[Saved entries]
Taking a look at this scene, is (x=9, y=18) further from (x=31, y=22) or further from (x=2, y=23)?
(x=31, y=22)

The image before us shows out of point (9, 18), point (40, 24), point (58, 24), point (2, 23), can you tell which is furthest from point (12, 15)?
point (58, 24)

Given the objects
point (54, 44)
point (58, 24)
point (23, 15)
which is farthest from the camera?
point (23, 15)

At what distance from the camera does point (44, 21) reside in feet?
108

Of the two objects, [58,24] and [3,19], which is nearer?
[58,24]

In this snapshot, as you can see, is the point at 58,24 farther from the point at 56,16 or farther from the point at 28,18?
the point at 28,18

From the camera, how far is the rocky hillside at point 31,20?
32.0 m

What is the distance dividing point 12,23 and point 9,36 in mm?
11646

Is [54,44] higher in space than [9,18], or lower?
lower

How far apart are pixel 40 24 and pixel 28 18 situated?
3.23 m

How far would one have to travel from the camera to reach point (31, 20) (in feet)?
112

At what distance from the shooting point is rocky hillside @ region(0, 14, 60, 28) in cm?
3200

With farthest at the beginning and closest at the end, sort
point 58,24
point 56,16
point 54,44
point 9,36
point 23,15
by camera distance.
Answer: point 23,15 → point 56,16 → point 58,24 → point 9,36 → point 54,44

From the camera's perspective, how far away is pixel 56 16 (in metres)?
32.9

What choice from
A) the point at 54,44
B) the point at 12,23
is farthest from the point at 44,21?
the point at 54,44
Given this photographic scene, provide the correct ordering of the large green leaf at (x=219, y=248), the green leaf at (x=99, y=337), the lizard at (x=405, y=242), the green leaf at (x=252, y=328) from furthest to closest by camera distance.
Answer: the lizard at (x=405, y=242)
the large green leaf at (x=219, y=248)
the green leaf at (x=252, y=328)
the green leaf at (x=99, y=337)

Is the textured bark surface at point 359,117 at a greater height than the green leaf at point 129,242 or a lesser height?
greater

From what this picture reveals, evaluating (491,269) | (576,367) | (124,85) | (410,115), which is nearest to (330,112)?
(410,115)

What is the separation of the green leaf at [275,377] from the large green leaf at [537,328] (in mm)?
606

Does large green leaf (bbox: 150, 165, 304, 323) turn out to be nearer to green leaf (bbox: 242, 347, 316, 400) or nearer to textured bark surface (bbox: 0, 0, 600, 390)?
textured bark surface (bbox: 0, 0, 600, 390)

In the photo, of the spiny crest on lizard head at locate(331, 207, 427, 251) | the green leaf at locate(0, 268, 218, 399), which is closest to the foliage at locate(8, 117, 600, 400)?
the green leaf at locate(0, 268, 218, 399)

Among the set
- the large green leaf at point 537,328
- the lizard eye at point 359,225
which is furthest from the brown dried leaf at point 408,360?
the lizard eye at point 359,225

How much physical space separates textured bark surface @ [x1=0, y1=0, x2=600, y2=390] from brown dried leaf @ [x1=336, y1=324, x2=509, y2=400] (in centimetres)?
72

Task directions
Give back, unchanged, every line from the one with "In the photo, of" to the end of the entries above.

Solved exercise
In the photo, of the spiny crest on lizard head at locate(331, 207, 427, 251) | the green leaf at locate(0, 268, 218, 399), which is closest to the foliage at locate(8, 117, 600, 400)?
the green leaf at locate(0, 268, 218, 399)

Among the set
- the large green leaf at point 537,328
- the lizard eye at point 359,225
which is furthest from the brown dried leaf at point 408,360?
the lizard eye at point 359,225

How much physical space separates textured bark surface @ [x1=0, y1=0, x2=600, y2=390] from brown dried leaf @ [x1=336, y1=324, x2=509, y2=400] (in centimetres)?
72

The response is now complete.